Objective -
How many of the lines below contain the string "broad"? Reply with the number alone.

Input rows -
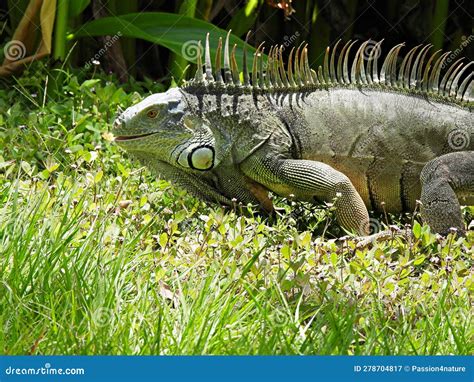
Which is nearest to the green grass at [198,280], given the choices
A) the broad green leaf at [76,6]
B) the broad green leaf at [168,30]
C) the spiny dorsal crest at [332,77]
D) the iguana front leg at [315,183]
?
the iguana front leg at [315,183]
--
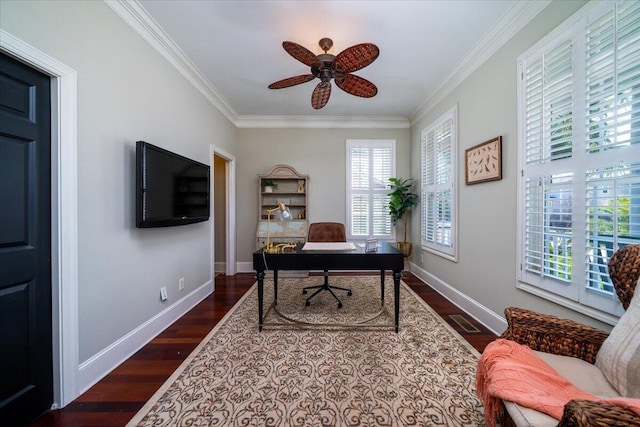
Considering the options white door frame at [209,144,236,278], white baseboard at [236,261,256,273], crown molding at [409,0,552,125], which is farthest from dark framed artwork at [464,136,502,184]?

Exercise answer -
2